Measures being prepared by the ECB are likely to include cutting the deposit rate into negative territory - effectively charging banks to hold cash at the ECB overnight - and bank loans to increase lending to smaller companies.

"The ECB's easing is the biggest thing for markets for now. Nobody at this point clearly knows the ramifications of negative rates.
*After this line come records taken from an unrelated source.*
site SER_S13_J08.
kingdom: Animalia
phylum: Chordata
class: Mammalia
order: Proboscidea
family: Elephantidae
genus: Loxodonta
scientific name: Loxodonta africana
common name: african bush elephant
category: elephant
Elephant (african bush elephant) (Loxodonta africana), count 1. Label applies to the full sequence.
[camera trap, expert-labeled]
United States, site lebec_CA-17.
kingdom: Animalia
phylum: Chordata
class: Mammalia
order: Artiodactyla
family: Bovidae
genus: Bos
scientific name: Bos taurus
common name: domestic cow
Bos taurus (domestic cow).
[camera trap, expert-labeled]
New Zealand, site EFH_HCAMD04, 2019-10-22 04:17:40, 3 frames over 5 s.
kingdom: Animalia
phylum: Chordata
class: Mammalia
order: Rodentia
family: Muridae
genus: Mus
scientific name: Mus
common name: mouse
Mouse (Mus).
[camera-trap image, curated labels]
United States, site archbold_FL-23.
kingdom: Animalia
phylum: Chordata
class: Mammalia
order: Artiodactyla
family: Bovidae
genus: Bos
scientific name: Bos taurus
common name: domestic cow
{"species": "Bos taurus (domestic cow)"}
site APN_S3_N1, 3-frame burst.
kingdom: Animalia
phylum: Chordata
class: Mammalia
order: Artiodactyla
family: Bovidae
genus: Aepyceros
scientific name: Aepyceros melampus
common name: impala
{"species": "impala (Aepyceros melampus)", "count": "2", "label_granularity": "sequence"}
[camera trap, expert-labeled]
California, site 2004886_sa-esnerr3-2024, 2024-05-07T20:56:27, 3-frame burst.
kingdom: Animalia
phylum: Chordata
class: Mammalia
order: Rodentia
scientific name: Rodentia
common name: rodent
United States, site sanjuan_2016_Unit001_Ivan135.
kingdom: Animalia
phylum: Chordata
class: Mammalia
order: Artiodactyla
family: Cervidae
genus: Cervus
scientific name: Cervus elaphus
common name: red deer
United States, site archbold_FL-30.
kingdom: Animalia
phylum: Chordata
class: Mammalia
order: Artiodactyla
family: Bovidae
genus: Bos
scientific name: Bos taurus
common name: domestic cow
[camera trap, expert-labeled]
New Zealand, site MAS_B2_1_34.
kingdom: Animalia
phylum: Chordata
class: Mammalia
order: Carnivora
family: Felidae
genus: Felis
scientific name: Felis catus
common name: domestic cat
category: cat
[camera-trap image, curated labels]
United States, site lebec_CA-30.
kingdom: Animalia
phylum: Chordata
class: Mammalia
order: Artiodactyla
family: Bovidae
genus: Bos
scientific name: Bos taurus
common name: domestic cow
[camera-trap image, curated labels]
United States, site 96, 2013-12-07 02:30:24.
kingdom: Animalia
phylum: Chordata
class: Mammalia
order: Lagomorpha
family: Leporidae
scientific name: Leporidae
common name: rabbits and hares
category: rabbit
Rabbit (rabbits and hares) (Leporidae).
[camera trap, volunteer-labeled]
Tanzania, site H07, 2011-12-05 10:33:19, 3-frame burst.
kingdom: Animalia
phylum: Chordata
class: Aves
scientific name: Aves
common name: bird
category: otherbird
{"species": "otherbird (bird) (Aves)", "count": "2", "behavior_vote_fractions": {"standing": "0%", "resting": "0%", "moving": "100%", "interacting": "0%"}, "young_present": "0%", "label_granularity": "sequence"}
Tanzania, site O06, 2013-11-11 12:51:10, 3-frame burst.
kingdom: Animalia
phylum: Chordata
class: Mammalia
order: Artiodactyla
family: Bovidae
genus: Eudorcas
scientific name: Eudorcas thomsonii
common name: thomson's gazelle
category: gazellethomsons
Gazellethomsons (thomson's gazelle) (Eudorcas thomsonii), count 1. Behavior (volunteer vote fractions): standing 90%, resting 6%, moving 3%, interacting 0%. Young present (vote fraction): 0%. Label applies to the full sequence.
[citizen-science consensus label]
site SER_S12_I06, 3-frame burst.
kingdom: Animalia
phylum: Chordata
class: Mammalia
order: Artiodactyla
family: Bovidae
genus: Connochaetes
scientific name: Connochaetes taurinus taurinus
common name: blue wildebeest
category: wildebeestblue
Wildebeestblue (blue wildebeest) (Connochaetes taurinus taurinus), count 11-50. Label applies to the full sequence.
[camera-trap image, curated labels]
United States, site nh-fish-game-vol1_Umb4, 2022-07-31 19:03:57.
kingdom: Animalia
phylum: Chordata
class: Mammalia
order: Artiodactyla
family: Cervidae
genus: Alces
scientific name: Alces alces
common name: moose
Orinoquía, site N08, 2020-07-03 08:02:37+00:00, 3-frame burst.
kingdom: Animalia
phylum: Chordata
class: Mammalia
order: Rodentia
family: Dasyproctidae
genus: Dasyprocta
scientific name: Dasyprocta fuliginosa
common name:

In our dealing room, we have had heated debate but got no conclusion," said a proprietary trader at a major Japanese bank.

"But at least it's something that will help bring down long-term bond yields," he added.

The prospect of radical easing spilled over to other markets, with the 10-year U.S. Treasuries yield falling to 2.44 percent from 2.52 percent, hitting its lowest level in almost 11 months.

U.S. Treasuries were also supported by expectations that the Federal Reserve will be slow to raise rates even after it has stopped asset purchases.

The Japanese government bond yield broke out of months-old range to hit one-year low of 0.560 percent JP10YTN=JBTC.

The prospect of ECB easing also pinned the euro EUR= near a 3 1/2-month low of $1.3587 hit on Wednesday. It last stood at $1.3607.

The British pound was also fragile, hit in recent days by a combination of slightly weaker economic data and inklings of nascent political risk to Britain's long-term status-quo after the European elections.

The pound fell to a one-month low of $1.6697 GBP=D4 on Wednesday and last stood at $1.6723.

As a result, the dollar index .DXY edged near its April 4 peak of 80.599, last standing at 80.468.

The dollar eased to 101.65 yen JPY= as U.S bond yields came down, shrinking the dollar's yield advantage over the yen.

As the dollar gained, gold XAU= slipped to lowest level in almost four months, trading at $1,258.10 an ounce, licking its wounds after suffering its biggest daily fall since mid-December on Tuesday.

Elsewhere, London copper CMCU3 hovered near three-month high on dwindling global supply but iron ore fell to its lowest level since September 2012 on a deepening glut.